• TEXT PROVIDED:
▬▬▬
TokyoDev Job & Company Scraper

Scrapes tech job listings and company profiles from TokyoDev.com, the primary English-language job board for developers targeting Japan's tech industry. Returns jobs with titles, salaries, remote policies, Japanese language requirements, visa sponsorship signals, and technology tags — plus company profiles with descriptions and tech stacks — across ~182 job listings and ~232 company pages.

TokyoDev Scraper Features

Scrapes job listings, company profiles, or both via a single scrapeMode selector
Extracts Japanese language requirement per listing — true/false, not buried in description text
Captures remote policy per job: fully-remote, partially-remote, or no-remote
Returns apply-from-abroad eligibility where disclosed — useful for candidates outside Japan
Collects technology and skill tags per listing (Ruby, Python, React, etc.)
Filters by remote policy, seniority level, or Japanese language requirement before saving
Accepts specific TokyoDev URLs directly — skip sitemap discovery for targeted runs
Uses residential proxy to bypass Cloudflare protection on all non-sitemap pages

Who Uses TokyoDev Data?

Recruiters — Pull structured Japan tech listings with remote and language filters already applied, not raw HTML to parse
Job aggregators — Ingest English-language Japan tech jobs with consistent field structure across listings
Market researchers — Analyze salary trends, remote policy distribution, and Japanese language demand across the Japan tech sector
HR analytics teams — Build datasets tracking which companies are hiring, what seniority levels are in demand, and what tech stacks are common
Candidate matching platforms — Filter by japanese_required and apply_from_abroad to surface realistic options for international applicants

How TokyoDev Scraper Works

Fetches /sitemap.xml — accessible without Cloudflare challenge — and classifies URLs into job listings and company profile pages
Applies mode filter (jobs, companies, or both) and optional filters for remote policy, seniority, and Japanese language requirement
Loads each target page using a Playwright browser with residential proxy and anti-detection fingerprinting to bypass Cloudflare
Extracts data from both JSON-LD structured markup and rendered HTML, with HTML as fallback for fields not in the schema

Input

{
  "scrapeMode": "jobs",
  "remotePolicy": "fully-remote",
  "japaneseRequired": "no-japanese-required",
  "maxItems": 50,
  "proxyConfiguration": {
    "useApifyProxy": true,
    "apifyProxyGroups": ["RESIDENTIAL"]
  }
}

Field	Type	Default	Description
`scrapeMode`	string	`"both"`	What to scrape: `"jobs"`, `"companies"`, or `"both"`
`searchUrls`	array	—	Optional: specific TokyoDev URLs to scrape. Skips sitemap discovery.
▬▬▬
• EXTRACTED INFORMATION:
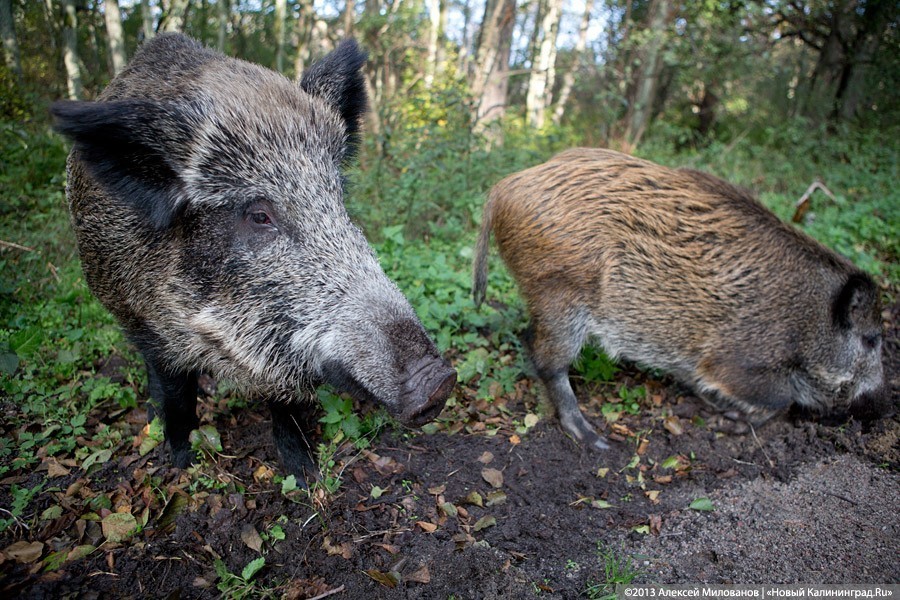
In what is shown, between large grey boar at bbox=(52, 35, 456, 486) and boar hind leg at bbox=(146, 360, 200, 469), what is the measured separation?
0.40 feet

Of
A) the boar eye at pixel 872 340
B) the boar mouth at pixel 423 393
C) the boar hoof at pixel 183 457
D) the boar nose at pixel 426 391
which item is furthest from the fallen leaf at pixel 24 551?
the boar eye at pixel 872 340

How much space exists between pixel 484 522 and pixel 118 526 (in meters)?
1.46

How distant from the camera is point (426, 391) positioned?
188cm

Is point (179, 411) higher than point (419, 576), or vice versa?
point (179, 411)

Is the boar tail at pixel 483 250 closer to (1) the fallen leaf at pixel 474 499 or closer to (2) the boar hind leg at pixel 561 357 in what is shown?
(2) the boar hind leg at pixel 561 357

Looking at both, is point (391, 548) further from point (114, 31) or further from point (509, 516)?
point (114, 31)

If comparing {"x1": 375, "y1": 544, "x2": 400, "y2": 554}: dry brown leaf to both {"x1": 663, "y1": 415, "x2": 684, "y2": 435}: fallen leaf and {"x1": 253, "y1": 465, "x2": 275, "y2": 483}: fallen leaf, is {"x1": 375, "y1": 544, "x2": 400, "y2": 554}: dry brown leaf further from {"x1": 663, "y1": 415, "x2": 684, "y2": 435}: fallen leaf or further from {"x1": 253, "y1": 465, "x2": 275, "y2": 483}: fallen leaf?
{"x1": 663, "y1": 415, "x2": 684, "y2": 435}: fallen leaf

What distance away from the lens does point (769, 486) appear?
2.78 m

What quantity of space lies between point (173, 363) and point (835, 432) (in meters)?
3.47

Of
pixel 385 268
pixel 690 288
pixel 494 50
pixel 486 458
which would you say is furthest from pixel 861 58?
pixel 486 458

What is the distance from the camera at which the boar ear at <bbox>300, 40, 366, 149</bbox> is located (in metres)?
2.65

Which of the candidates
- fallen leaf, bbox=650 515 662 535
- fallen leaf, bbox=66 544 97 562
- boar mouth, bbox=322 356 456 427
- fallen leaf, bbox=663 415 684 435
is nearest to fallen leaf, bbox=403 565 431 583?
boar mouth, bbox=322 356 456 427

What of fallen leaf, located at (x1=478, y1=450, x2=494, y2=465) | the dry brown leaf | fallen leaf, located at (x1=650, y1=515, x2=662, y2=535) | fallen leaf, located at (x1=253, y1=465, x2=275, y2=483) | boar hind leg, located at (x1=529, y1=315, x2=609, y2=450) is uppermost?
boar hind leg, located at (x1=529, y1=315, x2=609, y2=450)

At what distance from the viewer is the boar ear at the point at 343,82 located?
2.65 m
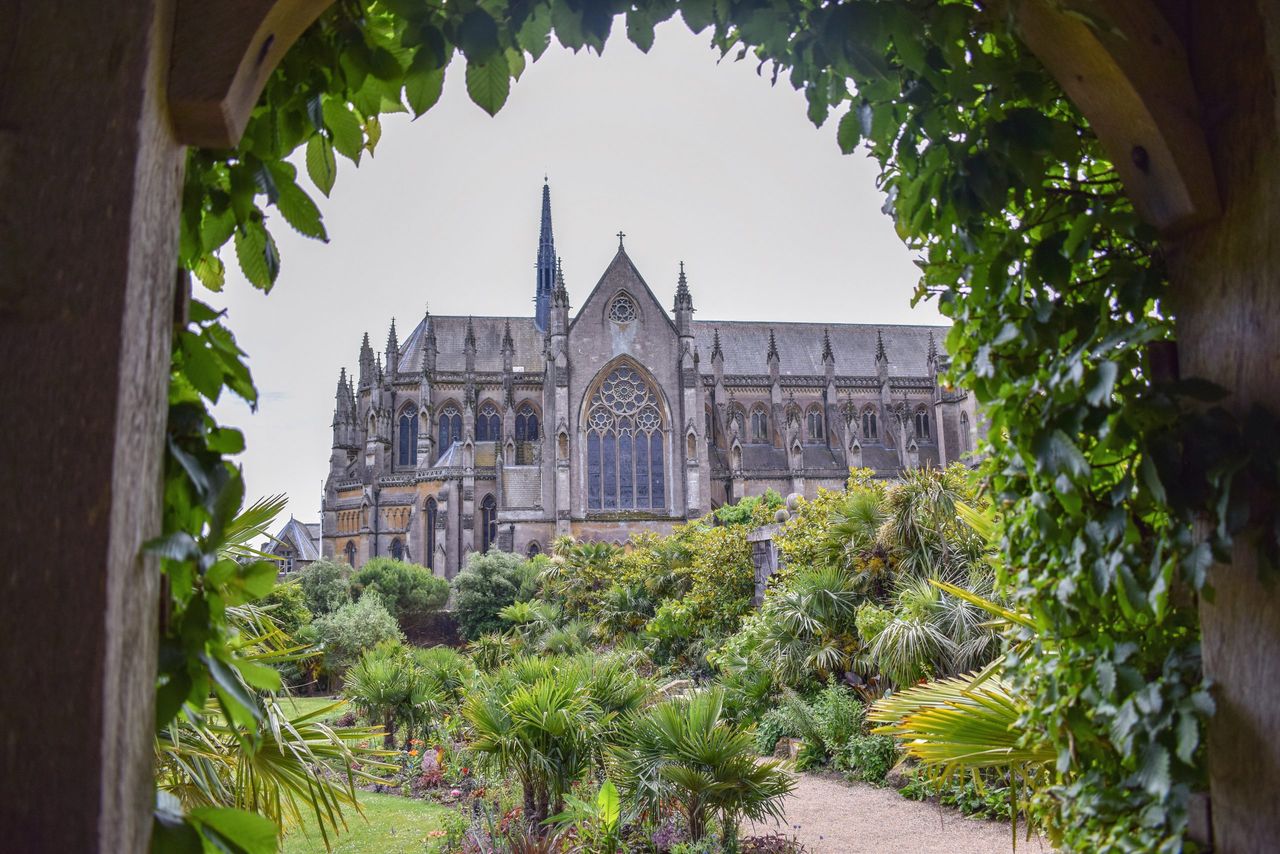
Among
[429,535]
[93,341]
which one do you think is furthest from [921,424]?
[93,341]

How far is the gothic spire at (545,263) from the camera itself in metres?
54.3

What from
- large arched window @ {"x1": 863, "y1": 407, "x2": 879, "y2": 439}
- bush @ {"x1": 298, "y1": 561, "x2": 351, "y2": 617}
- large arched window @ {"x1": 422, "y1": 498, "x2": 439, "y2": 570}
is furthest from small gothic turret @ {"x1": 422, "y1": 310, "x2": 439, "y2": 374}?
large arched window @ {"x1": 863, "y1": 407, "x2": 879, "y2": 439}

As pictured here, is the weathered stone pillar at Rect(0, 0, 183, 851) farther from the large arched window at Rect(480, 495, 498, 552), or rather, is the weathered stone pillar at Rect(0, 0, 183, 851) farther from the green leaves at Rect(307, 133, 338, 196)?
the large arched window at Rect(480, 495, 498, 552)

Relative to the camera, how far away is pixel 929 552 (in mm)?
12562

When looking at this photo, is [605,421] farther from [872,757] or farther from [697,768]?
[697,768]

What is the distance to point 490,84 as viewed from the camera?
2.23 metres

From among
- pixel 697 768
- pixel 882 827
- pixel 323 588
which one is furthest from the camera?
pixel 323 588

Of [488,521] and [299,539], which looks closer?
[488,521]

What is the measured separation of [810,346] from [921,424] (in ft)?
22.8

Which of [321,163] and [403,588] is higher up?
[321,163]

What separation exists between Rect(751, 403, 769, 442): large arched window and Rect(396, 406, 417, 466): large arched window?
51.9 feet

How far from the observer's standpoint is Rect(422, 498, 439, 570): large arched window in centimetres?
4041

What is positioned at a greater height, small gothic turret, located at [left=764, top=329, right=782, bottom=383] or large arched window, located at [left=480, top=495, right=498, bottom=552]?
small gothic turret, located at [left=764, top=329, right=782, bottom=383]

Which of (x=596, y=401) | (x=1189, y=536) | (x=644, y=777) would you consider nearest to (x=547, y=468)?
(x=596, y=401)
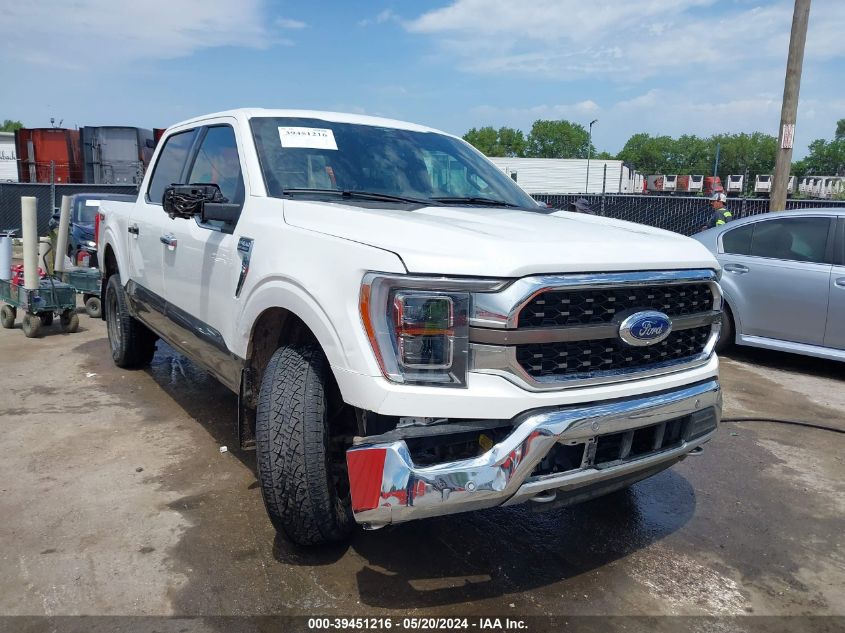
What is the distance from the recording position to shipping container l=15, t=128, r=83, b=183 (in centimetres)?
2158

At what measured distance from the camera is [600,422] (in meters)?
2.60

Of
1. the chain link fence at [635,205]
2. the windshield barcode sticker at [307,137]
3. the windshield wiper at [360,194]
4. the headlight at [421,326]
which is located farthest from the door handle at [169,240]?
the chain link fence at [635,205]

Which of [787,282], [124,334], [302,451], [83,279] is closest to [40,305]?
[83,279]

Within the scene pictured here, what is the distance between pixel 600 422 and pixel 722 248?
5453mm

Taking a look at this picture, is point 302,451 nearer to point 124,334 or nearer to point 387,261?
point 387,261

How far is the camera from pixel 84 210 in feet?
41.3

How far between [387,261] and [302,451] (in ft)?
2.77

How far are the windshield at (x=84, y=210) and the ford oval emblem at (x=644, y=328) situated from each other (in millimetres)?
11750

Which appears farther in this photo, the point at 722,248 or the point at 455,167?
the point at 722,248

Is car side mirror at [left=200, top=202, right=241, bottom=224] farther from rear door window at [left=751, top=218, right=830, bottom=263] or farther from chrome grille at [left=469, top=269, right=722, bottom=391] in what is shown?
rear door window at [left=751, top=218, right=830, bottom=263]

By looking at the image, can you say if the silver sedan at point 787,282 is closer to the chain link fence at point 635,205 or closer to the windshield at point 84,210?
the chain link fence at point 635,205

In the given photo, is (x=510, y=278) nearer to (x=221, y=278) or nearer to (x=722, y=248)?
(x=221, y=278)

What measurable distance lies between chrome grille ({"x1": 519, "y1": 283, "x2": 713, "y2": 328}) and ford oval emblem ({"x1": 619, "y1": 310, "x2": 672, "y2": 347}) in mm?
53

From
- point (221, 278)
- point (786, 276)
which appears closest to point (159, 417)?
point (221, 278)
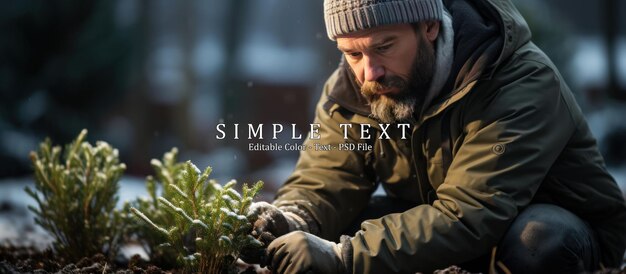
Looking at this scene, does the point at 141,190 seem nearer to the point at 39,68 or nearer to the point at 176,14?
the point at 39,68

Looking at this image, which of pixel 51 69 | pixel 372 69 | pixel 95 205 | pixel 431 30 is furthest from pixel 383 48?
pixel 51 69

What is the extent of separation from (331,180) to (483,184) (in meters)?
0.84

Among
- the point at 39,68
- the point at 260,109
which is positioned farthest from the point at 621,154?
the point at 39,68

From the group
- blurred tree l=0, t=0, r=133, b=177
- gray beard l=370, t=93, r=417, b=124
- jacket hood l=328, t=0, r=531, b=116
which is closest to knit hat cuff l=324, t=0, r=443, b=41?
jacket hood l=328, t=0, r=531, b=116

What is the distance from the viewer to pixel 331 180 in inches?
146

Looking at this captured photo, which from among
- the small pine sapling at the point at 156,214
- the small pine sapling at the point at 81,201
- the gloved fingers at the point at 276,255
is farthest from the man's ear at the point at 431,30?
the small pine sapling at the point at 81,201

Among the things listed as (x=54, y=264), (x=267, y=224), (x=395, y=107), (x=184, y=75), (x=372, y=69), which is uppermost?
(x=184, y=75)

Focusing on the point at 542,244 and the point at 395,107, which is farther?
the point at 395,107

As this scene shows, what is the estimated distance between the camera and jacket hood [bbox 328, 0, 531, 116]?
323 centimetres

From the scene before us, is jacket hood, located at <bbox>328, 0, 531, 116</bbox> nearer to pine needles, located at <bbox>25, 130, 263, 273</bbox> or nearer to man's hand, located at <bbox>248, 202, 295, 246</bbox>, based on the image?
man's hand, located at <bbox>248, 202, 295, 246</bbox>

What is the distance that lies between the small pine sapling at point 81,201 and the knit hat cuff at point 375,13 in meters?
1.31

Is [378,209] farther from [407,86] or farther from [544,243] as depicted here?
[544,243]

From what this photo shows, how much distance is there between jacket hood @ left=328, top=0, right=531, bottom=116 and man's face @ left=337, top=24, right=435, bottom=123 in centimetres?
10

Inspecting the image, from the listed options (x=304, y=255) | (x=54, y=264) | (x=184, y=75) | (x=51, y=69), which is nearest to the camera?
(x=304, y=255)
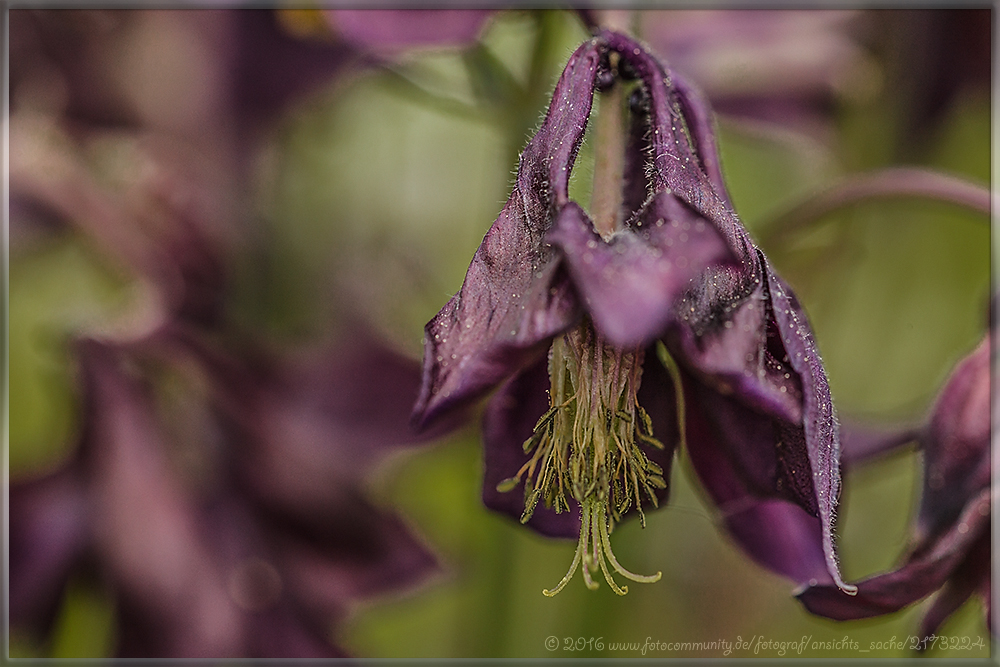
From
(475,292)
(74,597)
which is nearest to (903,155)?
(475,292)

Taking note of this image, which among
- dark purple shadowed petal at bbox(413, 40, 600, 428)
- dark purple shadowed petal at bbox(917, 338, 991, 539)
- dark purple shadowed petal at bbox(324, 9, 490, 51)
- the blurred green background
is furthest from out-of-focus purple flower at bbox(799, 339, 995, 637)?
dark purple shadowed petal at bbox(324, 9, 490, 51)

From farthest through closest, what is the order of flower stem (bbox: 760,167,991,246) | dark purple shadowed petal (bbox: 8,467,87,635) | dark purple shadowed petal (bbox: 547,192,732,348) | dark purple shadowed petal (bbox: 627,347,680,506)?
dark purple shadowed petal (bbox: 8,467,87,635)
flower stem (bbox: 760,167,991,246)
dark purple shadowed petal (bbox: 627,347,680,506)
dark purple shadowed petal (bbox: 547,192,732,348)

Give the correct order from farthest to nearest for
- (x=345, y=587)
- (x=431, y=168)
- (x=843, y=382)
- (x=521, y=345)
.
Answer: (x=431, y=168), (x=843, y=382), (x=345, y=587), (x=521, y=345)

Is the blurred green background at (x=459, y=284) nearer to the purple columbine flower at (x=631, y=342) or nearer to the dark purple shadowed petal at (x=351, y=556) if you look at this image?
the dark purple shadowed petal at (x=351, y=556)

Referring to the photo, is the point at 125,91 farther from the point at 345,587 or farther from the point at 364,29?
the point at 345,587

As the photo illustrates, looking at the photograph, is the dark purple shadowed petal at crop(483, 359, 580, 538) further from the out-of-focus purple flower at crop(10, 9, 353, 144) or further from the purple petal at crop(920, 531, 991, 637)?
→ the out-of-focus purple flower at crop(10, 9, 353, 144)

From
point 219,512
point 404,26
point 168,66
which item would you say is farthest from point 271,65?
point 219,512
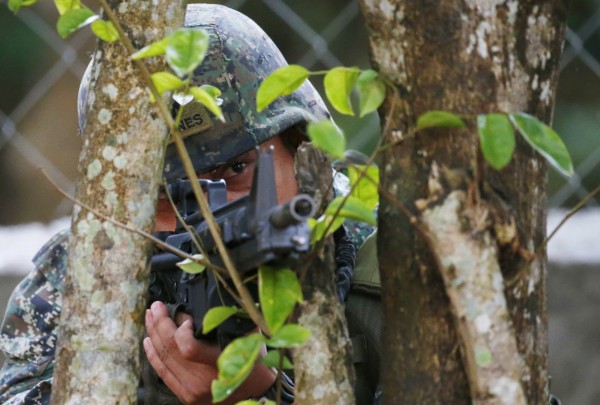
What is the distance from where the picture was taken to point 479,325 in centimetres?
123

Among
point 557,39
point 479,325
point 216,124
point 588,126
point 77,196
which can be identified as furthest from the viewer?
point 588,126

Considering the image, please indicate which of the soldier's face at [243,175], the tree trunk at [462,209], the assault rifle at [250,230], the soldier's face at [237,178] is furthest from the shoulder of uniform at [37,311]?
the tree trunk at [462,209]

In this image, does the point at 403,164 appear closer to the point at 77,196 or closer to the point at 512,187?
the point at 512,187

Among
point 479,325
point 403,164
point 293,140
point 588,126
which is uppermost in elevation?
point 403,164

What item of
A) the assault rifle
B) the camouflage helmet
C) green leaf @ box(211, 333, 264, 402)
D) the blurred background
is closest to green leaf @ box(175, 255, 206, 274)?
the assault rifle

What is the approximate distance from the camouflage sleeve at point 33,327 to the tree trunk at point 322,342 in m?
1.20

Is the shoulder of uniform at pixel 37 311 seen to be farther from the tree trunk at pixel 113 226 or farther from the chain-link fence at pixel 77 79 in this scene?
the tree trunk at pixel 113 226

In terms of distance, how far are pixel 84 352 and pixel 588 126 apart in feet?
7.71

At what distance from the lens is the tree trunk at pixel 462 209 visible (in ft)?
4.05

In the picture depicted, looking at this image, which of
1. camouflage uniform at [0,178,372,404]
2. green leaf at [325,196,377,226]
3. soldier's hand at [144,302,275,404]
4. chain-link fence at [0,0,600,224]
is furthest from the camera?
chain-link fence at [0,0,600,224]

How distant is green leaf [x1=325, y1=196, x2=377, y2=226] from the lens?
4.14 feet

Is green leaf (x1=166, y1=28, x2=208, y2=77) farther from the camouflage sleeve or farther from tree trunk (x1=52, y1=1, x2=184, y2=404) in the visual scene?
the camouflage sleeve

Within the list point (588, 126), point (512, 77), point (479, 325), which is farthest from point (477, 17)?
point (588, 126)

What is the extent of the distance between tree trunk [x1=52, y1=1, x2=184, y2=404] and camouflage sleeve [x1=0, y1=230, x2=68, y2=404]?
1.05 m
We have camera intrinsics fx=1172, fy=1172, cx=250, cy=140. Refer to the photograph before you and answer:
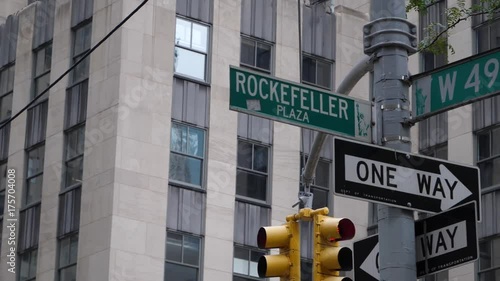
▬▬▬
• REQUIRED TASKS:
1 - Using the TokyoDev scraper page, answer each question:
(a) About how many company pages does it say it covers?
(b) Which three remote policy values does it capture for each job?
(c) What is the default value of `scrapeMode`?
2 - Extract the lines of the listing from the line holding "In the picture" through the end of the listing, inclusive, and leave out the pictures.

• COMPLETED EXERCISE:
1 -
(a) About 232 company pages.
(b) fully-remote, partially-remote, and no-remote.
(c) `"both"`

2 -
In the picture depicted, looking at this image, which of
1. camouflage uniform at [0,178,372,404]
2. green leaf at [325,196,377,226]
3. soldier's hand at [144,302,275,404]
4. chain-link fence at [0,0,600,224]
is furthest from the camera?
chain-link fence at [0,0,600,224]

How distant is green leaf [x1=325, y1=196, x2=377, y2=226] from the lens?
4.14 feet

Is green leaf (x1=166, y1=28, x2=208, y2=77) farther from the camouflage sleeve or farther from tree trunk (x1=52, y1=1, x2=184, y2=404) in the visual scene?
the camouflage sleeve

Within the list point (588, 126), point (512, 77), point (479, 325), which is farthest from point (477, 17)?
point (588, 126)

What is the extent of the distance between tree trunk [x1=52, y1=1, x2=184, y2=404] and camouflage sleeve [x1=0, y1=230, x2=68, y2=404]?
1.05 m
We have camera intrinsics fx=1172, fy=1172, cx=250, cy=140. Refer to the photograph before you and answer:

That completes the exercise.